* _EXERCISE GOAL_:
From the text about Soledad Rodríguez Zubieta below, list every service named as distributing Musicology in archived or podcast form.

- Other name: SRZ
- Education: University of Buenos Aires
- Occupations: Psychologist; music curator; radio presenter;
- Years active: 2000s–present
- Notable work: Musicology (radio show and podcast)
- Website: modularmusica.com

= Soledad Rodriguez Zubieta =

Argentine music curator and radio host

Soledad Rodríguez Zubieta (also known as SRZ) is an Argentine psychologist, music curator and radio presenter. She has worked in FM radio as a music programmer and host, and has developed music-programming projects for hospitality and retail spaces through her studio Modular Música.

== Early life and education ==
Rodríguez Zubieta studied psychology at the University of Buenos Aires and later pursued postgraduate studies in cultural management in Argentina.

== Career ==

=== Radio ===
Rodriguez Zubieta has been active as a music programmer and then later as an on-air host since 2003 in Argentine FM radio. Over the following years she was associated with the Radio Metro 95.1, where she handled music selection for programmes including Brunch, Fresh and Su atención por favor.

She later hosted Musicology on Radio con Vos 89.9. The programme was subsequently distributed in archived and podcast form through services including Apple Podcasts, RadioCut, Spotify and Everand. It was a programme built around music from different years/decades and styles, rather than algorithmic playlists.

In April 2026, she was invited as Resident DJ, a radio programme on KCRW of Santa Monica College and NPR's flagship member station in Southern California, in which, each month, a featured artist takes on a residency and presents original one-hour mixes for the station.

* _MATERIAL SHOWN_:
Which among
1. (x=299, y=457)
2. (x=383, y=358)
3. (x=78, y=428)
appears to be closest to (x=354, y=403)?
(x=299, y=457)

* _SOLUTION_:
Apple Podcasts, RadioCut, Spotify, Everand